Some crypto investors fear that the Bitfinex troubles could lead to a situation akin to the traumatic failure of the Mt. Gox exchange in 2014. A lot of people lost a lot of Bitcoin back then. The whole market plunged into a year-long decline.
But we disagree. Back in 2014, Mt. Gox dominated the space with over 70% of the world’s crypto trading volume. Today, Bitfinex represents only about 5%. So even if Bitfinex continues to have troubles, the impact should be far smaller.
Trouble is, Tether is quite big. It enjoys about 20% of the world’s crypto trading volume, second only to Bitcoin’s.
So this is where we think the bigger risk lies.
What would happen if Tether collapsed? Too soon to say. But recent history reveals a possible silver lining:
Last year, in mid-October, we also witnessed a Tether scare. Like today, investors suspected shenanigans related to Tether’s dollar backing. And like today, they panicked, dumping their Tether in torrents.
What saved that day is this: Instead of switching from Tether to U.S. dollars, investors switched from Tether to Bitcoin.
So as Tether’s value fell, Bitcoin’s value rose. Then, as investors got over their shock, the markets returned to normal.
And in the last few days, we’re witnessing a similar pattern: Again, we have a Bitcoin rally in parallel with the run on Bitfinex and Tether.
That’s good news. The money stays in crypto, and Bitcoin investors reap the benefit. So we hope it will continue.
The moral of the story:
Ironically, stablecoins like Tether are simply recreating the same kinds of counterparty risks that helped cause the Debt Crisis and that cryptocurrencies were supposed to eliminate in the first place. They are not the future of crypto. They could ultimately go away.
In the meantime, how can you avoid the risks?
First and foremost, recognize stablecoins for what they really are: A loan to a bank-like institution that’s acting as a custodian for your assets and that may not be safe.
Second, avoid stablecoins. If you want stability, why hold an asset that may or may not be backed by fiat money? You might as well just buy the fiat money directly. Instead of Tether, just hold U.S. dollars.
Third, don’t stash your cash or crypto on exchanges. Exchanges also involve significant counterparty risk. Like a bank, you have to trust that they’re safe. Like a bank, they can sometimes play games with your money, lending it out to third parties or even using it for high-stakes speculation. But unlike a regulated bank, there’s no transparency.

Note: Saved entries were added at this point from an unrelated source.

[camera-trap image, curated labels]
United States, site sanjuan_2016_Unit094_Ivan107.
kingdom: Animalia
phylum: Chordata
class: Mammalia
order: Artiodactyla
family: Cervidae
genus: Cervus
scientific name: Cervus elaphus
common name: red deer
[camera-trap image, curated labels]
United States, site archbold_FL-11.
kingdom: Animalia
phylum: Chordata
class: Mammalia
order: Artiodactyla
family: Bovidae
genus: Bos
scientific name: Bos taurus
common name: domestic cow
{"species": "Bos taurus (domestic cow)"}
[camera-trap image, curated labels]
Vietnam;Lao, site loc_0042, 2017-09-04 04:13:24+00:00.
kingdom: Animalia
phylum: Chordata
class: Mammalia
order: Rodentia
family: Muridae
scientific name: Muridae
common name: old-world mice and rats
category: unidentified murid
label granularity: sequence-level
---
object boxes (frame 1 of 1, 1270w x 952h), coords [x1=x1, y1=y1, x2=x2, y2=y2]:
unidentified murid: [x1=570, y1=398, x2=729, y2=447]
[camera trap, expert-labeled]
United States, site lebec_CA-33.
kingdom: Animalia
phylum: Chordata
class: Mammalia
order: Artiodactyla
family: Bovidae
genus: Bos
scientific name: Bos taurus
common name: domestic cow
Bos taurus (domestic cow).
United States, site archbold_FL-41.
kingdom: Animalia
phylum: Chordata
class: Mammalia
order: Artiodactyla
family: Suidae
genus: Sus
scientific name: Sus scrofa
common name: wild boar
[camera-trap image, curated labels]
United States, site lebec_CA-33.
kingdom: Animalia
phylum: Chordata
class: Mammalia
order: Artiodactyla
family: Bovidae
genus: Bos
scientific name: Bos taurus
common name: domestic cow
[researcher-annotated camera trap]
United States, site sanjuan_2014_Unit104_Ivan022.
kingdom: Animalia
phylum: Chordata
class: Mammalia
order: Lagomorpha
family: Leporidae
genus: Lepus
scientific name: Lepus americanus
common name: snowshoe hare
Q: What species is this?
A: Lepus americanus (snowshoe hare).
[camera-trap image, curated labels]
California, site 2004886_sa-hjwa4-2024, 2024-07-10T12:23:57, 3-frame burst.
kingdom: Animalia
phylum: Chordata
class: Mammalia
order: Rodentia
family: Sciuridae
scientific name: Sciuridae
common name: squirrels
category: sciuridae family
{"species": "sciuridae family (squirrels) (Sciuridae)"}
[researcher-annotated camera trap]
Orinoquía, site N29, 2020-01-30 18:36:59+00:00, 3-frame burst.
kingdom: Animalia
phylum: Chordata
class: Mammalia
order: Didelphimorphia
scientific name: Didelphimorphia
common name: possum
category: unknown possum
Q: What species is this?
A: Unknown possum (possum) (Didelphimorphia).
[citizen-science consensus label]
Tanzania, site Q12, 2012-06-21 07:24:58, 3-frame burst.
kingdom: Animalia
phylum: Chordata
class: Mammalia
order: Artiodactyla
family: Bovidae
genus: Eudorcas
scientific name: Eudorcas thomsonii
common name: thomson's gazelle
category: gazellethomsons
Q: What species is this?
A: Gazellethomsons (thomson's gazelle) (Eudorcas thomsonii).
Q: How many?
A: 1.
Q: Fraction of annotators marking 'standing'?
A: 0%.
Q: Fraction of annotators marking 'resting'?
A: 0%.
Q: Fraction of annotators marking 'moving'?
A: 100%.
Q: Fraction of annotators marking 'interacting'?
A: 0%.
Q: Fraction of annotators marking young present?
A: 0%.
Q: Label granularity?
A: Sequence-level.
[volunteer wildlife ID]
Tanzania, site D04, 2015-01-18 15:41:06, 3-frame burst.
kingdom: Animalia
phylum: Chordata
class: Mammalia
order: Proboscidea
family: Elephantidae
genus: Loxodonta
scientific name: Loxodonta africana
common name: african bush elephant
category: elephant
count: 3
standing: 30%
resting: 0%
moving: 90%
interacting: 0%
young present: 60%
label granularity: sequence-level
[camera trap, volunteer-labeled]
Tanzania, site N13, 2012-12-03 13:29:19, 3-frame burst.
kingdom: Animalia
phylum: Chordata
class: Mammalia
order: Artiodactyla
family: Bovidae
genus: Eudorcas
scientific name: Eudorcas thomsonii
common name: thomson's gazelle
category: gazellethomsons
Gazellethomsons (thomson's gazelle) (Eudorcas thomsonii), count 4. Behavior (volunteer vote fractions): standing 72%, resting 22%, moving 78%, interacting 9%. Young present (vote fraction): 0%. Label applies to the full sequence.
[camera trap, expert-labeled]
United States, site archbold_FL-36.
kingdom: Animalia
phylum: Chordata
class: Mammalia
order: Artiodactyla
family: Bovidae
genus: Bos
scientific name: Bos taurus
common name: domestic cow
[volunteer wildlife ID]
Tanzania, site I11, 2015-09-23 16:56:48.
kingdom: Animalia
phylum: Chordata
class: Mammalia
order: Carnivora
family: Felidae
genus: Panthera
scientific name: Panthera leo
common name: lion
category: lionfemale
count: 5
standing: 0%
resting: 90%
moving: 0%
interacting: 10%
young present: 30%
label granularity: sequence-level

Fourth, move the bulk of your digital assets to a hardware wallet that you own and control.
Fifth, be sure to copy the private keys of your wallet to a safe physical medium. It could be as simple as writing it down on a piece of paper. Or better yet, a metal sheet designed especially for this purpose.
Most important, remain vigilant. There are massive opportunities in cryptocurrencies, but only if you know how to avoid the risks.
An important part of our mission is to warn you about them ahead of time.